Please restate each line of the data below exactly. Omit all images.

═══

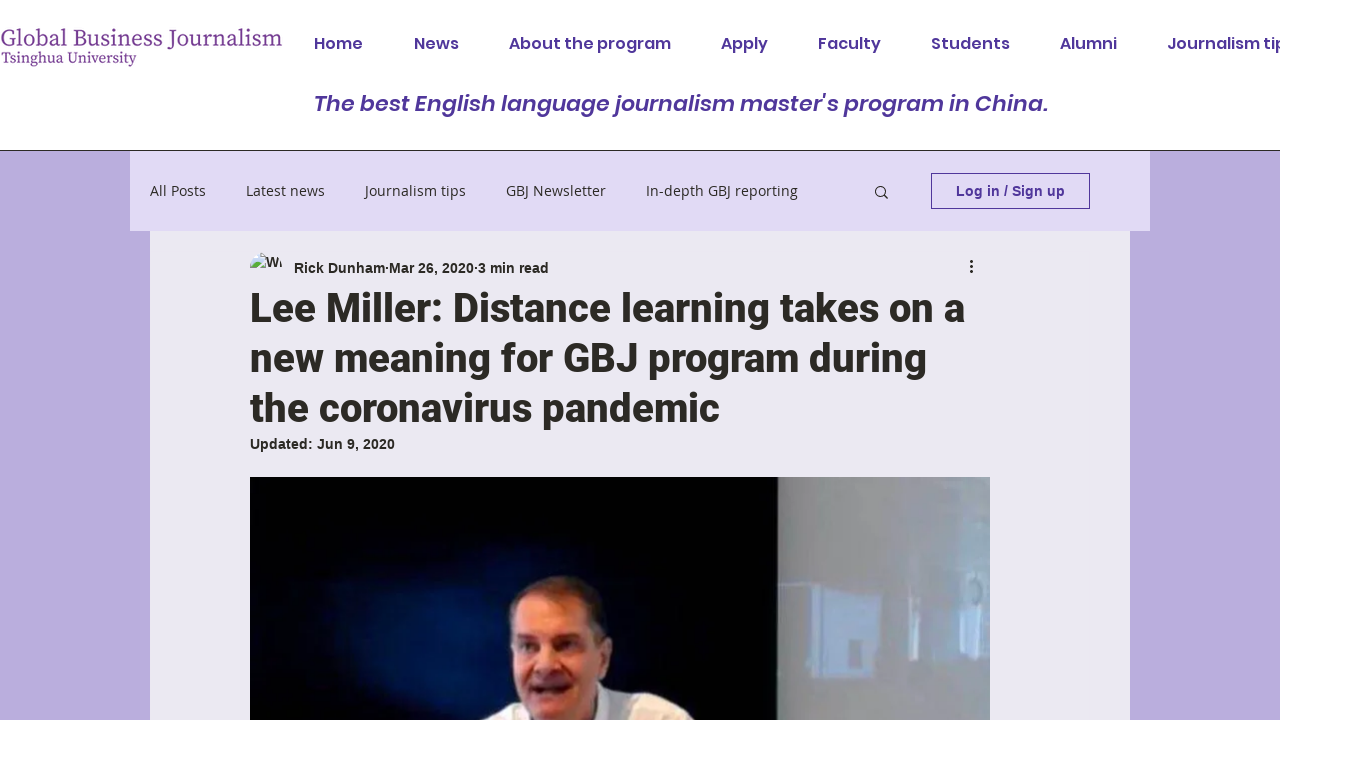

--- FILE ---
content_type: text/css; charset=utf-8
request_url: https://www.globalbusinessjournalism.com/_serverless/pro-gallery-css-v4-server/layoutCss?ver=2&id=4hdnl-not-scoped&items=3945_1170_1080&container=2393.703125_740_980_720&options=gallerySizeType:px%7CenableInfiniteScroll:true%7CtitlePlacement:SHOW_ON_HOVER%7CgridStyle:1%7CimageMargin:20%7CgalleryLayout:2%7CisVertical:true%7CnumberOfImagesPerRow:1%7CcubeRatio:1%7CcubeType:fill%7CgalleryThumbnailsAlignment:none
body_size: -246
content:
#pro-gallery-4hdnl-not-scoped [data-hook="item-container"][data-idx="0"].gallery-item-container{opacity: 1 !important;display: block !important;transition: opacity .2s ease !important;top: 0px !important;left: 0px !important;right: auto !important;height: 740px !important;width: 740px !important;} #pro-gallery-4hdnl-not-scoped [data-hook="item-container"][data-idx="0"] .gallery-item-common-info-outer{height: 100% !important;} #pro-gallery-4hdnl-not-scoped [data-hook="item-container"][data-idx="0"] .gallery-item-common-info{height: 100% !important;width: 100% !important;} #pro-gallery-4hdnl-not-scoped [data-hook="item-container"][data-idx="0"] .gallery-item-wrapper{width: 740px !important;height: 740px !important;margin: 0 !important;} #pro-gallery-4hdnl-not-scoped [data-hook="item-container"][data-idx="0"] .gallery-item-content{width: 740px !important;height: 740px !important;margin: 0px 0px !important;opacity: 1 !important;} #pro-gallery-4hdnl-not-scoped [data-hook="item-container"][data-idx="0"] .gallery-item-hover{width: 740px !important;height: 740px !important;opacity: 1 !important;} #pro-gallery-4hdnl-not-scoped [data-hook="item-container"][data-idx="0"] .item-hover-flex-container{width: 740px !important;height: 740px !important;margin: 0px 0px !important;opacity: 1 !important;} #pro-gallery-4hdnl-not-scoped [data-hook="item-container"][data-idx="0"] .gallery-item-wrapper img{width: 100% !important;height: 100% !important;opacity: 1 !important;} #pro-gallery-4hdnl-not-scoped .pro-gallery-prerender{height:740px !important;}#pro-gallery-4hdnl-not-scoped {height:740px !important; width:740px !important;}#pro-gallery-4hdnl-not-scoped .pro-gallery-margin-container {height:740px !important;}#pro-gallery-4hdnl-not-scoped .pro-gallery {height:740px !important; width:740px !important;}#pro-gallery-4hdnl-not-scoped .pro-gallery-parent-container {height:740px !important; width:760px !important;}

═══

→ EXPECTED ANSWER:
--- FILE ---
content_type: text/css; charset=utf-8
request_url: https://www.globalbusinessjournalism.com/_serverless/pro-gallery-css-v4-server/layoutCss?ver=2&id=4hdnl-not-scoped&items=3945_1170_1080&container=2393.703125_740_980_720&options=gallerySizeType:px%7CenableInfiniteScroll:true%7CtitlePlacement:SHOW_ON_HOVER%7CgridStyle:1%7CimageMargin:20%7CgalleryLayout:2%7CisVertical:true%7CnumberOfImagesPerRow:1%7CcubeRatio:1%7CcubeType:fill%7CgalleryThumbnailsAlignment:none
body_size: -246
content:
#pro-gallery-4hdnl-not-scoped [data-hook="item-container"][data-idx="0"].gallery-item-container{opacity: 1 !important;display: block !important;transition: opacity .2s ease !important;top: 0px !important;left: 0px !important;right: auto !important;height: 740px !important;width: 740px !important;} #pro-gallery-4hdnl-not-scoped [data-hook="item-container"][data-idx="0"] .gallery-item-common-info-outer{height: 100% !important;} #pro-gallery-4hdnl-not-scoped [data-hook="item-container"][data-idx="0"] .gallery-item-common-info{height: 100% !important;width: 100% !important;} #pro-gallery-4hdnl-not-scoped [data-hook="item-container"][data-idx="0"] .gallery-item-wrapper{width: 740px !important;height: 740px !important;margin: 0 !important;} #pro-gallery-4hdnl-not-scoped [data-hook="item-container"][data-idx="0"] .gallery-item-content{width: 740px !important;height: 740px !important;margin: 0px 0px !important;opacity: 1 !important;} #pro-gallery-4hdnl-not-scoped [data-hook="item-container"][data-idx="0"] .gallery-item-hover{width: 740px !important;height: 740px !important;opacity: 1 !important;} #pro-gallery-4hdnl-not-scoped [data-hook="item-container"][data-idx="0"] .item-hover-flex-container{width: 740px !important;height: 740px !important;margin: 0px 0px !important;opacity: 1 !important;} #pro-gallery-4hdnl-not-scoped [data-hook="item-container"][data-idx="0"] .gallery-item-wrapper img{width: 100% !important;height: 100% !important;opacity: 1 !important;} #pro-gallery-4hdnl-not-scoped .pro-gallery-prerender{height:740px !important;}#pro-gallery-4hdnl-not-scoped {height:740px !important; width:740px !important;}#pro-gallery-4hdnl-not-scoped .pro-gallery-margin-container {height:740px !important;}#pro-gallery-4hdnl-not-scoped .pro-gallery {height:740px !important; width:740px !important;}#pro-gallery-4hdnl-not-scoped .pro-gallery-parent-container {height:740px !important; width:760px !important;}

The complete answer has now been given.